TEXT SECTION:

Modern Family (2009–…): Season 5, Episode 16 - Spring-A-Ding-Fling - full transcript

A returning teacher steals Cam's thunder at the school dance he organized, Mitchell discovers that his new boss is evil, Hayley goes with Phil to an awards show, and Jay and Gloria try to get Lily to confess.

Okay, big day
for this household.

It certainly is. So exciting.

Nothing like
starting a new job.

Or finally coming into your own
at a job you already have.

The promise of something new.

The rewards finally being --

Opposite things
being equally good.

- Cheers.
- Yes.

I have accepted a job
at the C.F.J.,

The -- the Center For Justice.

Not, it turns out,



a secret headquarters
for superheroes.

No, it -- it kind of is.

It's a legal-aid society

founded by a law-school
friend of mine.

I will be an advocate
for the people,

a voice for the voiceless.

DATASET EXCERPTS:
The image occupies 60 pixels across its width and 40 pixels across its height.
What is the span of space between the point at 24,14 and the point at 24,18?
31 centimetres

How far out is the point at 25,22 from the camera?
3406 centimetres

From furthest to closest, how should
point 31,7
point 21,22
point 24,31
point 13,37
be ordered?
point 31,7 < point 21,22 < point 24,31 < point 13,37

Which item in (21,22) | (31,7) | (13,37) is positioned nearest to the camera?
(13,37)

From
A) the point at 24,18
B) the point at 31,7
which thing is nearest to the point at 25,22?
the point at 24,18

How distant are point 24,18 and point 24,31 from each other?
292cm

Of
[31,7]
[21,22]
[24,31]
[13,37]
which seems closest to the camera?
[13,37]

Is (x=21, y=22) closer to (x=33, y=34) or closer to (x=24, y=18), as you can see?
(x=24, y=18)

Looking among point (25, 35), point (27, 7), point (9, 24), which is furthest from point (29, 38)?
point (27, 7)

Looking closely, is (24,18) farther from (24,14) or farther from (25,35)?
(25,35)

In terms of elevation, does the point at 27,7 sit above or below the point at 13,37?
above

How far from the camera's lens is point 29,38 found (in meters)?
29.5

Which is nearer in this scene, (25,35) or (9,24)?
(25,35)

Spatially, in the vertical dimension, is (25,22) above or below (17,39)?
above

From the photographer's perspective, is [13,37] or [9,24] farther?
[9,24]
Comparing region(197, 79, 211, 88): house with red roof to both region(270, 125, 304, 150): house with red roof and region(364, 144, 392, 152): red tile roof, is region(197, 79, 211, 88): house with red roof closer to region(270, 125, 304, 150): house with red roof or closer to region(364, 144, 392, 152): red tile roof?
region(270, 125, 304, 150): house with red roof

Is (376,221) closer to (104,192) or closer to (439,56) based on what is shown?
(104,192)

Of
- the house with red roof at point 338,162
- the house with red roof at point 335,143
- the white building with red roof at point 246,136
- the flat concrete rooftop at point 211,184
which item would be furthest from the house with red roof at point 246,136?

INSTRUCTION 1: In the Modern Family transcript, what is the name of the place where the speaker says they have accepted a job?
INSTRUCTION 2: Carry on the Modern Family transcript from the line that ends it.

RESPONSE 1: The C.F.J., the Center For Justice, a legal-aid society.

RESPONSE 2:
And just as important...

Oh, thank you.

Tonight, I am chaperoning
the Spring-A-Ding-Fling,

a fundraiser, a dance,

which, under my stewardship,

has shattered school records.

And I added the "A-ding."

It used to just be called
the Spring Fling.



I should have said my thing first.

Hey, guys.

For my opening number tonight--
Be honest.

Does it look like I have
anything on under this?

Tonight is the SCARB.

Southern California
Annual Realtors' Banquet.

It is the banquet for
southern California realtors.

Literally, it's the only one.

And this guy is
the only two-time host --

Three-time.

Three-time host
in the history of the event.

Unfortunately,
I have to miss it this year.

It's for the best.

She's invisible at these things.

It's tough being married
to the rock star.

Luckily, I lined up
a substitute date.

Dad. You're still up.

Yeah, just working
on some jokes for the banquet.

Hey, how'd you like
to come with me?

I would love to!

Not surprised she said yes.

That girl's got
real estate in her blood.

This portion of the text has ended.